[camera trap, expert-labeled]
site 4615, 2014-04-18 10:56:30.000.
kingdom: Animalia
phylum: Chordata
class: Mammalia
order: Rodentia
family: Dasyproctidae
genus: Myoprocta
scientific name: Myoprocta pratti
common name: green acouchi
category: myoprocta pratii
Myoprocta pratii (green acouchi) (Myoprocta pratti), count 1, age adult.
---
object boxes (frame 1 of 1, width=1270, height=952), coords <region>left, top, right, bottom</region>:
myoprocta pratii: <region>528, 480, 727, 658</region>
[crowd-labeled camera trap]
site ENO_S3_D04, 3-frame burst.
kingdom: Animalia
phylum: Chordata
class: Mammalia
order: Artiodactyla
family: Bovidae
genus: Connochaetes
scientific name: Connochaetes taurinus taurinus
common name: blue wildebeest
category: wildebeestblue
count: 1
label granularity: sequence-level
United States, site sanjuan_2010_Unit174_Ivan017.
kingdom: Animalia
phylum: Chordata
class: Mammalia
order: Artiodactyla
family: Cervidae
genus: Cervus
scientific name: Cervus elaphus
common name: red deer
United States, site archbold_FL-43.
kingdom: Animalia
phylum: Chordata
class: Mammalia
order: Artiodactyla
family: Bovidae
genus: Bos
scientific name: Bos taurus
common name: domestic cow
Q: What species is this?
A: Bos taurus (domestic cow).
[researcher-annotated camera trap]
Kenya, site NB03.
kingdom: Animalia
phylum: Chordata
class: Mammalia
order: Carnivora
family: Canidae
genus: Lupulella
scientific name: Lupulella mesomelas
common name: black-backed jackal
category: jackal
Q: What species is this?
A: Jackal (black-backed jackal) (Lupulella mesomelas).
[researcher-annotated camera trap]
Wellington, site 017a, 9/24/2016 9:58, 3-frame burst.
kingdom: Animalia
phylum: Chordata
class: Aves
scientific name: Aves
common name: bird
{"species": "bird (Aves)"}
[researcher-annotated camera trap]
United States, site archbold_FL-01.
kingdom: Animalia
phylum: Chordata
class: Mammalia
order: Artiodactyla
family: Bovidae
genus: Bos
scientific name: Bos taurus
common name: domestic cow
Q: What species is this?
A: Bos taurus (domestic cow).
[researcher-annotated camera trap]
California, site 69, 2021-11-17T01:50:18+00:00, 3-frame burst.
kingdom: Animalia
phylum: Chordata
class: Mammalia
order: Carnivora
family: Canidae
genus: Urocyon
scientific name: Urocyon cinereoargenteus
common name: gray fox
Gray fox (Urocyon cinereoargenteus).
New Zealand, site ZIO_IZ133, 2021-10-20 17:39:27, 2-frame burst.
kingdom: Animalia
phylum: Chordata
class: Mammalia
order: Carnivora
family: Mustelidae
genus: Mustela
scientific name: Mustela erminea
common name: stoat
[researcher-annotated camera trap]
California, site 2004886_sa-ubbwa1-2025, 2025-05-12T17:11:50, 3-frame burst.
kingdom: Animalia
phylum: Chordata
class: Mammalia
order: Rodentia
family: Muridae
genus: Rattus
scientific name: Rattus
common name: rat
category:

Problem to work on: Make an exact copy of all the entries above.

Exercise answer:
[camera trap, expert-labeled]
site 4615, 2014-04-18 10:56:30.000.
kingdom: Animalia
phylum: Chordata
class: Mammalia
order: Rodentia
family: Dasyproctidae
genus: Myoprocta
scientific name: Myoprocta pratti
common name: green acouchi
category: myoprocta pratii
Myoprocta pratii (green acouchi) (Myoprocta pratti), count 1, age adult.
---
object boxes (frame 1 of 1, width=1270, height=952), coords <region>left, top, right, bottom</region>:
myoprocta pratii: <region>528, 480, 727, 658</region>
[crowd-labeled camera trap]
site ENO_S3_D04, 3-frame burst.
kingdom: Animalia
phylum: Chordata
class: Mammalia
order: Artiodactyla
family: Bovidae
genus: Connochaetes
scientific name: Connochaetes taurinus taurinus
common name: blue wildebeest
category: wildebeestblue
count: 1
label granularity: sequence-level
United States, site sanjuan_2010_Unit174_Ivan017.
kingdom: Animalia
phylum: Chordata
class: Mammalia
order: Artiodactyla
family: Cervidae
genus: Cervus
scientific name: Cervus elaphus
common name: red deer
United States, site archbold_FL-43.
kingdom: Animalia
phylum: Chordata
class: Mammalia
order: Artiodactyla
family: Bovidae
genus: Bos
scientific name: Bos taurus
common name: domestic cow
Q: What species is this?
A: Bos taurus (domestic cow).
[researcher-annotated camera trap]
Kenya, site NB03.
kingdom: Animalia
phylum: Chordata
class: Mammalia
order: Carnivora
family: Canidae
genus: Lupulella
scientific name: Lupulella mesomelas
common name: black-backed jackal
category: jackal
Q: What species is this?
A: Jackal (black-backed jackal) (Lupulella mesomelas).
[researcher-annotated camera trap]
Wellington, site 017a, 9/24/2016 9:58, 3-frame burst.
kingdom: Animalia
phylum: Chordata
class: Aves
scientific name: Aves
common name: bird
{"species": "bird (Aves)"}
[researcher-annotated camera trap]
United States, site archbold_FL-01.
kingdom: Animalia
phylum: Chordata
class: Mammalia
order: Artiodactyla
family: Bovidae
genus: Bos
scientific name: Bos taurus
common name: domestic cow
Q: What species is this?
A: Bos taurus (domestic cow).
[researcher-annotated camera trap]
California, site 69, 2021-11-17T01:50:18+00:00, 3-frame burst.
kingdom: Animalia
phylum: Chordata
class: Mammalia
order: Carnivora
family: Canidae
genus: Urocyon
scientific name: Urocyon cinereoargenteus
common name: gray fox
Gray fox (Urocyon cinereoargenteus).
New Zealand, site ZIO_IZ133, 2021-10-20 17:39:27, 2-frame burst.
kingdom: Animalia
phylum: Chordata
class: Mammalia
order: Carnivora
family: Mustelidae
genus: Mustela
scientific name: Mustela erminea
common name: stoat
[researcher-annotated camera trap]
California, site 2004886_sa-ubbwa1-2025, 2025-05-12T17:11:50, 3-frame burst.
kingdom: Animalia
phylum: Chordata
class: Mammalia
order: Rodentia
family: Muridae
genus: Rattus
scientific name: Rattus
common name: rat
category:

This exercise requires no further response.